A connected device gives you network-level communication, but PcVue needs a Sector to interpret and browse IEC104 data. You can think of it as the layer that tells PcVue which ASDU (Common Address) to associate with that device’s application data.

To add a Sector:

  1. In the Application Explorer, navigate into the newly created IEC104 Device.
  2. Click Add a Sector.
  3. In the Sector dialog, enter the device’s Common Address of ASDU (required).
IEC 104 Sector creation

Once the Sector is present and the ASDU is correct, mapping and browsing will show meaningful IEC104 objects (IOAs) in the Mapping window.

Step 5 – Verify and Troubleshoot Communication

Once your IEC104 Device is configured, PcVue will automatically try to connect.
If the setup is correct, you’ll see the State column display “Connected.”
If it shows “Disconnected,” here are a few quick ways to check what’s going on:

Ping the device:

Right-click the IEC104 Device in the Application Explorer.

Select “Ping XXX.XXX.XXX.XXX” to verify that the device is reachable
If the ping fails, check your network cabling, firewall, or IP configuration.

Ping the device directly from Application Explorer

View the Traces tab:

Open the Traces tab in the Device configuration.

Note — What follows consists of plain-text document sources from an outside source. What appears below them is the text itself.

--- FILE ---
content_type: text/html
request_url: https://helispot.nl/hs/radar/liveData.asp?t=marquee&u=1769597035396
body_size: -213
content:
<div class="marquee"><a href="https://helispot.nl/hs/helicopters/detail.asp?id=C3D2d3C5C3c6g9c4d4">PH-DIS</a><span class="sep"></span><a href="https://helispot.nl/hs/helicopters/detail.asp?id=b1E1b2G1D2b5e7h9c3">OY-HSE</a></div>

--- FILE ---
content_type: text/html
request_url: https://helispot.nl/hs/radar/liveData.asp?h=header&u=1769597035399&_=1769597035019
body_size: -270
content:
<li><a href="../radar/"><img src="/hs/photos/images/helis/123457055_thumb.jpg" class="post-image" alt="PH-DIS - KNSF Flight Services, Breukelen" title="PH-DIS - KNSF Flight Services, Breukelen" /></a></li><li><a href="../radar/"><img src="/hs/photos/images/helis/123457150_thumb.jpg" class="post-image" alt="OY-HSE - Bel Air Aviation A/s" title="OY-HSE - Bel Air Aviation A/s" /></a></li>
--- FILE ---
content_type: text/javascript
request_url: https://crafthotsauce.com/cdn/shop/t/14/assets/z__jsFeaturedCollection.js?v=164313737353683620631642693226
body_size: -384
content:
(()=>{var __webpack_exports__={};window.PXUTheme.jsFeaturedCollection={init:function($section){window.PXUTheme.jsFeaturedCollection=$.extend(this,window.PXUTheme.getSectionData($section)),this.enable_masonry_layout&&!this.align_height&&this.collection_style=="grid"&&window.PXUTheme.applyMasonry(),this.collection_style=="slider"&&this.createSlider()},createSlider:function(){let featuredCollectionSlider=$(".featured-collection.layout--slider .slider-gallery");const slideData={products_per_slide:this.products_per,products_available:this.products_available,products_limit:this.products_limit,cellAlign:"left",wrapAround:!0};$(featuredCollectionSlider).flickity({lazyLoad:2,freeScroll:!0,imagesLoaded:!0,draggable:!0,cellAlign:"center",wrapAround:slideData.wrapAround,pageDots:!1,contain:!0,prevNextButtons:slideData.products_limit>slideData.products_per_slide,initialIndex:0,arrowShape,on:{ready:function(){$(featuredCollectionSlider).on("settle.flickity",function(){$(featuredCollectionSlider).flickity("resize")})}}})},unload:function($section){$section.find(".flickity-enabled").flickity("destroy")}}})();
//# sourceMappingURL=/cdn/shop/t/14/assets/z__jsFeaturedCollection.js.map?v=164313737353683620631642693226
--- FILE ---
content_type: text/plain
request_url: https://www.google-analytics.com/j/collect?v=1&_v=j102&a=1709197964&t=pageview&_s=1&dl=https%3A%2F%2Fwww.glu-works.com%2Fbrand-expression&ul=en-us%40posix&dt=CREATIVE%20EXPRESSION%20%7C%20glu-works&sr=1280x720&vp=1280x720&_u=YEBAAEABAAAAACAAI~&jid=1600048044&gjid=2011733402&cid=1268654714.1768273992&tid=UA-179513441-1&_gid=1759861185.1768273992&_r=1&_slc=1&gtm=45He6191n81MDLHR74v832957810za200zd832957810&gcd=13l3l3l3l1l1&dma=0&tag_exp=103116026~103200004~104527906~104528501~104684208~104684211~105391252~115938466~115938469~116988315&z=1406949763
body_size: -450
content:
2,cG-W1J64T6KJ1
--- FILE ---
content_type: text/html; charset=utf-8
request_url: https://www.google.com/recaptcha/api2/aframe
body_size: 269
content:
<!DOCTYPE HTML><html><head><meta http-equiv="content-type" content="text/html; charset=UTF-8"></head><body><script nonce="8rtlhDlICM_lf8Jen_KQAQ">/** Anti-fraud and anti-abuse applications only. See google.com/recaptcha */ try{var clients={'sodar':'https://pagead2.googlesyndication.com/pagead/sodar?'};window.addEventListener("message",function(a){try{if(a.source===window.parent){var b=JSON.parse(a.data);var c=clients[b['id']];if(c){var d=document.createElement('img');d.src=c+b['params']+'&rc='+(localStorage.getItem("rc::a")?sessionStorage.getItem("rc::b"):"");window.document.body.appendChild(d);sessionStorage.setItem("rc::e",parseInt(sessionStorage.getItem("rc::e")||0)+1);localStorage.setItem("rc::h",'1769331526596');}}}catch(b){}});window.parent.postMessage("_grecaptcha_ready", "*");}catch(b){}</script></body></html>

Enable traces to generate detailed communication logs in the Event Viewer.
This helps identify connection issues such as mismatched link addresses or unreachable ports.

Device Traces tab on properties

Usually, if the parameters in the General and Advanced tabs are correct, you’ll get a Connected state within seconds.
No further setup or variable mapping is required to confirm that your IEC104 communication is working.

Step 6 – Explore Your Data with Mapping

Once your device shows Connected, you’ve successfully established communication — congratulations!
The next step is to start visualizing or using your field data inside PcVue.

PcVue provides an intuitive Mapping tool to make this process simple.
In the Application Explorer, select the IEC104 Network you created (or right-click on it), and choose Mapping.
This opens a browser window where you can explore the objects available in your IEC104 device — such as digital inputs, analog values, or counters — and link them directly to variables in your PcVue project. 

You can:

Map to new variables automatically created from the device’s structure.
Link to existing variables already configured in your application.
Filter or browse by object type to find exactly what you need.
Once mapped, these variables can be displayed in mimic diagrams, logged, or used in alarms — just like any other PcVue variable.

💡 Tip: You don’t need to complete this step to confirm your connection. Mapping simply allows you to take the next step: transforming raw data into actionable SCADA information.

IEC mapping dialog box

Why PcVue Makes IEC104 Integration Simple

PcVue reduces the friction of IEC104 commissioning by combining a clear UI model (Network → Device → Sector → Mapping) with sensible defaults and built-in diagnostics:

Native IEC104 driver — no middleware required.
Minimal mandatory fields — IP, Port (Device), and ASDU (Sector).
Quick diagnostics — Ping, State, and Traces help isolate issues fast.
Scalable workflow — from one device in a lab to multiple devices across substations.

“With PcVue, IEC104 setup becomes as simple as entering an IP address and an ASDU.”

Discover PcVue’s full portfolio of communication drivers and supported protocols.  

Conclusion

IEC104 gives you a standardized path to integrate field equipment over TCP/IP. With PcVue’s Network/Device/Sector model, only a few values are required to establish a working link and start mapping data. Start with one device, confirm Connected, add a Sector, and map the points you need.